Komentarz do artykułu Bieganie - świat gadżetów, czy świat emocji?

...czyli wszystko co nie zmieściło się w innych działach a ma związek z bieganiem lub sportem.
Awatar użytkownika
kulawy pies
Zaprawiony W Bojach
Zaprawiony W Bojach
Posty: 1911
Rejestracja: 29 sie 2010, 11:38
Życiówka na 10k: słaba
Życiówka w maratonie: megasłaba
Lokalizacja: hol fejmu

Nieprzeczytany post

trendi było, jest i będzie: zapierdalać.
tj. biegać szybko i zdrowo.

rozumiem, że części ludzi do biegania (na poziomie motywacji) potrzebna jest otoczka w stylu sprzęt (tudzież jego świadome wyrzeczenie), blogi, społeczności, grupy treningowe, lans... whatever.

_DANE_.
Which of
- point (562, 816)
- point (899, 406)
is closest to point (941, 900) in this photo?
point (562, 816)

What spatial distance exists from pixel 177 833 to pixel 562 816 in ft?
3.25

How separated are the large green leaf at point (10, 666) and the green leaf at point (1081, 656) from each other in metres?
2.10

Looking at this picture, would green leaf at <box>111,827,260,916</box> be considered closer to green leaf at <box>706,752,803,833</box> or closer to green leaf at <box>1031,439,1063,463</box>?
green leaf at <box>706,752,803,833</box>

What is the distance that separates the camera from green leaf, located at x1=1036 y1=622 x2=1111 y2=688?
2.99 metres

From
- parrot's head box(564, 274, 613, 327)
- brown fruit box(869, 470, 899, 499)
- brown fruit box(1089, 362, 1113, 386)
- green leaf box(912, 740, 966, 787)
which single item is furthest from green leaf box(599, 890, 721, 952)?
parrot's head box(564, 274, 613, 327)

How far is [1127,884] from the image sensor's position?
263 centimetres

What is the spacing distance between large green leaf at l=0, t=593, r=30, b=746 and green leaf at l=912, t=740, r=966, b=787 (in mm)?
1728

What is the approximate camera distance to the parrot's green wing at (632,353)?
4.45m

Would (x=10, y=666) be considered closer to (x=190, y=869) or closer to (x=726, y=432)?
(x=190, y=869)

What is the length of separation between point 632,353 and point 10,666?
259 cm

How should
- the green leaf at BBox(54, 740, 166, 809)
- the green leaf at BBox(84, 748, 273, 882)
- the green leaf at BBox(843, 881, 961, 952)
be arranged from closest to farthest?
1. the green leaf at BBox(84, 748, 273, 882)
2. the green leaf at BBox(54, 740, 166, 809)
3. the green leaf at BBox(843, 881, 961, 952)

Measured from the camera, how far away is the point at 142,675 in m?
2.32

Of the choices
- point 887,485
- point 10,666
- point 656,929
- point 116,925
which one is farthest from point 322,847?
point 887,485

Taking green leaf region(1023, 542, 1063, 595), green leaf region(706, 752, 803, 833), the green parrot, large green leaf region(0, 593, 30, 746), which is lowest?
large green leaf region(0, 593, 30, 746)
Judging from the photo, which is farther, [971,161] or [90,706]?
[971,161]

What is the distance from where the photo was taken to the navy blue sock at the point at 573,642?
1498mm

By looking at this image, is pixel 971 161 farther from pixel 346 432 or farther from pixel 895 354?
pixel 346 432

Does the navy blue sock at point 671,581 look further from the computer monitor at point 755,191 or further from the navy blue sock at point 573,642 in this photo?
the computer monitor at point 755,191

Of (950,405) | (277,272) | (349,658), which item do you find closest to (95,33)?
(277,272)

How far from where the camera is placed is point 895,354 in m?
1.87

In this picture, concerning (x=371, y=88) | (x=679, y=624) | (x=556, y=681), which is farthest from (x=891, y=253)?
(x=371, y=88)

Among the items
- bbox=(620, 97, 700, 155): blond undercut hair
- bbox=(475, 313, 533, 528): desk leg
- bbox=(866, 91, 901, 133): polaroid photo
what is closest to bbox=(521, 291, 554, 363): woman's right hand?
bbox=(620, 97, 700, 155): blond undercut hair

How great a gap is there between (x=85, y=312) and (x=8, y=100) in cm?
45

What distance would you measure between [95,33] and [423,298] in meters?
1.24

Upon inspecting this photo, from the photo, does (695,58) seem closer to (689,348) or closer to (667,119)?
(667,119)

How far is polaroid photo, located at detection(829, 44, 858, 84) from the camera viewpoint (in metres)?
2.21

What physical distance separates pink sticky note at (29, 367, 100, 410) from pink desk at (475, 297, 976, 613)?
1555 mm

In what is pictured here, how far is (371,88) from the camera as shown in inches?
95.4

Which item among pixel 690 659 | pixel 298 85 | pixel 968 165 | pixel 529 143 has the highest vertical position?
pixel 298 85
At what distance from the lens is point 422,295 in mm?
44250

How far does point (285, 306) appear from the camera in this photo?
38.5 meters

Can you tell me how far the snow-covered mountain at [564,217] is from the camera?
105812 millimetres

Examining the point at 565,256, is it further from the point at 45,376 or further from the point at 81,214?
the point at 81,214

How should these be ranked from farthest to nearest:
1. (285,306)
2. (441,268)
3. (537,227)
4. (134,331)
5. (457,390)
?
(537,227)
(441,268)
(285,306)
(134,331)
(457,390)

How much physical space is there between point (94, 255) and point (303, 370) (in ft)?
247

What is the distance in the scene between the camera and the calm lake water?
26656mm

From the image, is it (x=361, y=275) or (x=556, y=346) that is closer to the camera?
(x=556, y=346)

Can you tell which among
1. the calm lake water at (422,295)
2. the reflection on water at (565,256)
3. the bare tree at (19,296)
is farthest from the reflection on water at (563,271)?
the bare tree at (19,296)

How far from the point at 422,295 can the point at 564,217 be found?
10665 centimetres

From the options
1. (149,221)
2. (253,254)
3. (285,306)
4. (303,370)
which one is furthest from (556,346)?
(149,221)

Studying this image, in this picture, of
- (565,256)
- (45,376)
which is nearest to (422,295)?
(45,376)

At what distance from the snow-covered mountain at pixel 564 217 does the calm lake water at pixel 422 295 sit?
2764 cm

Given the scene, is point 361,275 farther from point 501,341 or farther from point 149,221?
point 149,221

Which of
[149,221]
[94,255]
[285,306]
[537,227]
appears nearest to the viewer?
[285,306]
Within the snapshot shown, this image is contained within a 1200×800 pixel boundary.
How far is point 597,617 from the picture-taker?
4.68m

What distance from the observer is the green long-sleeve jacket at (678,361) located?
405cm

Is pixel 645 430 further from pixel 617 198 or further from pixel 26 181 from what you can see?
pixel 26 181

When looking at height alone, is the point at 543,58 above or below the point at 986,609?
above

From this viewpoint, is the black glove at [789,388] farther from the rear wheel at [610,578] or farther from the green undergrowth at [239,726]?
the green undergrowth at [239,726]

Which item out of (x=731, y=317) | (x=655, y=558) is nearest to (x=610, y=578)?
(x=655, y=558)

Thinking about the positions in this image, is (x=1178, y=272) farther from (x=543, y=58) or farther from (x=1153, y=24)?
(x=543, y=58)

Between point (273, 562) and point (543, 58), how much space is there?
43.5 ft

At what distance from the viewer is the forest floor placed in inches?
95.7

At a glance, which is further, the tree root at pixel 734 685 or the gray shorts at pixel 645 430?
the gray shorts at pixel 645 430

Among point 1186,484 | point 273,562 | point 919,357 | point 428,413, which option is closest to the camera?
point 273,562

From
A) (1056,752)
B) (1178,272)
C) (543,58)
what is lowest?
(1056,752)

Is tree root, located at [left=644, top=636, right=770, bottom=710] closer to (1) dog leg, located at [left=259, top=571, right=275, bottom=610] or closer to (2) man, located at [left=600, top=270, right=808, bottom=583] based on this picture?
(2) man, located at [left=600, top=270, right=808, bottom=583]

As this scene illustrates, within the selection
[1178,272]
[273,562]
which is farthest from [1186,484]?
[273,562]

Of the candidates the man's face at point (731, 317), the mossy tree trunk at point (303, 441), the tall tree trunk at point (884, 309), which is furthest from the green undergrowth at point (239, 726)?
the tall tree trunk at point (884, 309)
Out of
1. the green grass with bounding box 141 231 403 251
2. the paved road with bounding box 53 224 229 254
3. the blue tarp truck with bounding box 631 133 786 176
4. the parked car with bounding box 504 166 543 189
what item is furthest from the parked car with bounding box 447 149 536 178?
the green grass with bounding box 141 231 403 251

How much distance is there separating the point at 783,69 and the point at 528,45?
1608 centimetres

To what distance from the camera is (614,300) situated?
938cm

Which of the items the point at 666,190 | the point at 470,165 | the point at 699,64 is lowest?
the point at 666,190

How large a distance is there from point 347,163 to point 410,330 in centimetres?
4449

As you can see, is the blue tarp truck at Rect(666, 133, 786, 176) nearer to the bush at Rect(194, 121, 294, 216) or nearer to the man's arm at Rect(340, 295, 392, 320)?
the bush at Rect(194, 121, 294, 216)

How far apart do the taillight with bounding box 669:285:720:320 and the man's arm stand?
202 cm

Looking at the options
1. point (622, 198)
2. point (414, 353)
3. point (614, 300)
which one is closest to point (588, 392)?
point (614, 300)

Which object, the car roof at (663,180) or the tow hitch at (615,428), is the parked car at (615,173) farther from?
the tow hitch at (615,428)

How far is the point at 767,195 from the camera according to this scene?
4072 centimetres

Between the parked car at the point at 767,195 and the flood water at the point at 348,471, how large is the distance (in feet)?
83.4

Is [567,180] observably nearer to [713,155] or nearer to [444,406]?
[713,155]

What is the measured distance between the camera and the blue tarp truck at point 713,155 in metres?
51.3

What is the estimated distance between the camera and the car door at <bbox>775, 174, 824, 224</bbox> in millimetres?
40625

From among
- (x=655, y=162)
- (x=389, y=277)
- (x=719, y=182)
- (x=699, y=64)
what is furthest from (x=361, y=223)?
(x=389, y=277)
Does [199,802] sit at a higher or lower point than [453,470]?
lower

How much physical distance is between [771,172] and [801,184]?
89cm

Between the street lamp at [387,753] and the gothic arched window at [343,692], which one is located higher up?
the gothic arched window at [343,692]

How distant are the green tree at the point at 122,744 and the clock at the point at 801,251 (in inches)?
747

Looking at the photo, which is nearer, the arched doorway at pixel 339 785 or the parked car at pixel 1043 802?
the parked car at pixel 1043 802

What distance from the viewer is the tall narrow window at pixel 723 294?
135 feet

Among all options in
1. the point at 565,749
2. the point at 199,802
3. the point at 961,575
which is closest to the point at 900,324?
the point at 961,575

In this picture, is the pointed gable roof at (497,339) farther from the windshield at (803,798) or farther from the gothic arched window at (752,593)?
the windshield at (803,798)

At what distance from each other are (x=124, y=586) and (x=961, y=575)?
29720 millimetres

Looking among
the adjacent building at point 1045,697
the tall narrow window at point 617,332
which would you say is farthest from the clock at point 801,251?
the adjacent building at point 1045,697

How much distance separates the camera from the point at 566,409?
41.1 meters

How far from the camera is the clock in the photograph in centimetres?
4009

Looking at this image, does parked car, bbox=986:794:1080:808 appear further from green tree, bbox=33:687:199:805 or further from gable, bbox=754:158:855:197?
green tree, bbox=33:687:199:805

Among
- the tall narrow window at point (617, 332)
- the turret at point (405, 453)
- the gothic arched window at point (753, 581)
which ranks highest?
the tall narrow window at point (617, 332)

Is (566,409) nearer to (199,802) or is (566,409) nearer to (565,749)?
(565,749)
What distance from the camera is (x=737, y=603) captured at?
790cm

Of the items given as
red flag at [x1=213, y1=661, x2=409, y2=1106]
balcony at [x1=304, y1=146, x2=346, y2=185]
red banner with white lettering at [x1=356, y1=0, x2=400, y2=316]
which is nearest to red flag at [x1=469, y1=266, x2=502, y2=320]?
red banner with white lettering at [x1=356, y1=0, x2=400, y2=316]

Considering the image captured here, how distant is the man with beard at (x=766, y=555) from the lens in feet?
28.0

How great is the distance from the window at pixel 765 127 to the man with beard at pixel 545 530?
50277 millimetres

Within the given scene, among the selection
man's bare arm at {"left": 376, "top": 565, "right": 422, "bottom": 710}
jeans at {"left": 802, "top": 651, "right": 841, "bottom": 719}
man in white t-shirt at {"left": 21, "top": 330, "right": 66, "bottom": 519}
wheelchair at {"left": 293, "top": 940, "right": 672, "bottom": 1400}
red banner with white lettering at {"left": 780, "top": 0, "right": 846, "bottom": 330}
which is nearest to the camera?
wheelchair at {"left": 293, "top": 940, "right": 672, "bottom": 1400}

_TREŚĆ ZADANIA_. Powtórz słowo w słowo cały wpis z forum o bieganiu, który znajduje się nad listingiem.

_OCZEKIWANA ODPOWIEDŹ_.
Komentarz do artykułu Bieganie - świat gadżetów, czy świat emocji?

...czyli wszystko co nie zmieściło się w innych działach a ma związek z bieganiem lub sportem.
Awatar użytkownika
kulawy pies
Zaprawiony W Bojach
Zaprawiony W Bojach
Posty: 1911
Rejestracja: 29 sie 2010, 11:38
Życiówka na 10k: słaba
Życiówka w maratonie: megasłaba
Lokalizacja: hol fejmu

Nieprzeczytany post

trendi było, jest i będzie: zapierdalać.
tj. biegać szybko i zdrowo.

rozumiem, że części ludzi do biegania (na poziomie motywacji) potrzebna jest otoczka w stylu sprzęt (tudzież jego świadome wyrzeczenie), blogi, społeczności, grupy treningowe, lans... whatever.